The Court agrees with the Magistrate Judge's recommendation that the facts alleged in Plaintiff's Complaint do not show deliberate indifference by Defendants. Plaintiff does not allege that any Defendant had actual knowledge of his objectively serious medical need. Plaintiff was informed on various occasions that he was not eligible to be placed on medications due to his past records of treatment in the prison. Accordingly, the Court grants Defendants' Motion to Dismiss Plaintiff's Complaint.5
B. Plaintiff's Motion for Miscellaneous Relief
Because the Court finds that Plaintiff's Complaint must be dismissed for failure to state a claim upon which relief can be granted, Plaintiff's Motion for Miscellaneous Relief is denied as moot.

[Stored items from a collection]
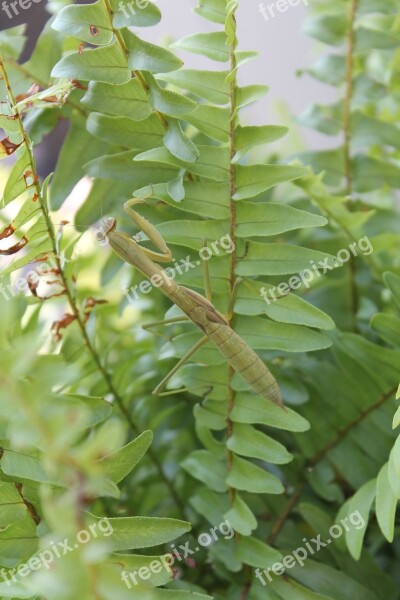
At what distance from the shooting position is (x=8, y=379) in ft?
0.91

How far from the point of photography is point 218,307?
1.97ft

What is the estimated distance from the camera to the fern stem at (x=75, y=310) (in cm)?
49

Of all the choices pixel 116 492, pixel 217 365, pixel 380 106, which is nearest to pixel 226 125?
pixel 217 365

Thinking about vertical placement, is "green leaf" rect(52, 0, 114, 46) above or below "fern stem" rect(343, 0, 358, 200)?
above

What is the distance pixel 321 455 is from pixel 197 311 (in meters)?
0.20

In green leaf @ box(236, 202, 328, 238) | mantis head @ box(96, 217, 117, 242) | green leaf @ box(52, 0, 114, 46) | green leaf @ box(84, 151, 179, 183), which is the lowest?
green leaf @ box(236, 202, 328, 238)

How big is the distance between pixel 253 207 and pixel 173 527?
25cm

Study questions:
1. Answer these questions about the ruling:
(a) Whose recommendation does the Court agree with?
(b) What was Plaintiff informed he was not eligible for?
(c) How does the Court rule on Plaintiff's Motion for Miscellaneous Relief?
2. Print the stretch of the ruling from "The Court agrees" through "denied as moot.", word for word.

Results for the exercise:
1.
(a) The Magistrate Judge's recommendation.
(b) Being placed on medications, due to his past records of treatment in the prison.
(c) It is denied as moot.

2.
The Court agrees with the Magistrate Judge's recommendation that the facts alleged in Plaintiff's Complaint do not show deliberate indifference by Defendants. Plaintiff does not allege that any Defendant had actual knowledge of his objectively serious medical need. Plaintiff was informed on various occasions that he was not eligible to be placed on medications due to his past records of treatment in the prison. Accordingly, the Court grants Defendants' Motion to Dismiss Plaintiff's Complaint.5
B. Plaintiff's Motion for Miscellaneous Relief
Because the Court finds that Plaintiff's Complaint must be dismissed for failure to state a claim upon which relief can be granted, Plaintiff's Motion for Miscellaneous Relief is denied as moot.